You might enjoy doing some clicker training with your mare. It's a grand way to give a horse a fresh start when it has learned to associate any process with pain or unpleasantness. Clicker training can give you a new way to teach your mare to stand quietly, lower her head, and open her mouth to let the bit drop out - provided, of course, that you are careful not to let the bit bang against her teeth on the way out. If you're interested, two excellent resources are Alexandra Kurland's "Clicker Training for Your Horse" and "The Click That Teaches."

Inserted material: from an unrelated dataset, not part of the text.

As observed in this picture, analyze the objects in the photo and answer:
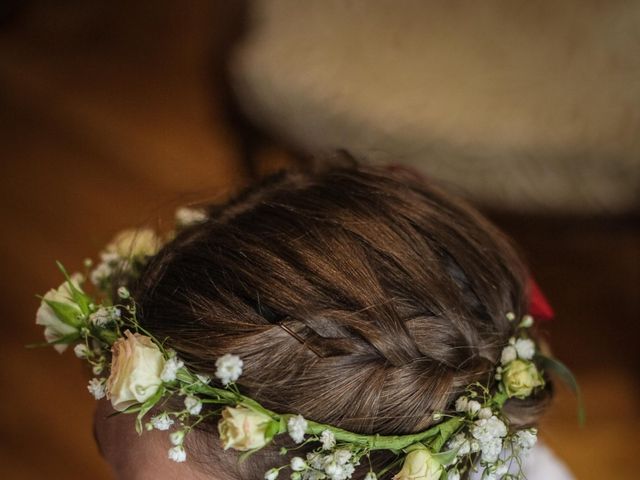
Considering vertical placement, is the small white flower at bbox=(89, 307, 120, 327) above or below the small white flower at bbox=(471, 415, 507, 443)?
above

Part of my philosophy of horsemanship is that "it's always the rider." This means that you are ultimately responsible for your horse's comfort, and that not only are you responsible for doing everything right yourself, but you are also responsible for making up for the wrong things that others have done in the past. It's a big responsibility, but it's one that we all take on with each of our horses. Any time you take on a horse that you haven't bred and raised yourself, you're likely to discover some problems that have unknown causes. You may have to make quite an effort over quite a lot of time to correct problems that other people have caused. That's the bad news, but it's accompanied by very good news: every single time you identify a problem, sympathize with the horse, and make it a point to dig for the underlying cause and then find a real solution, your horsemanship improves.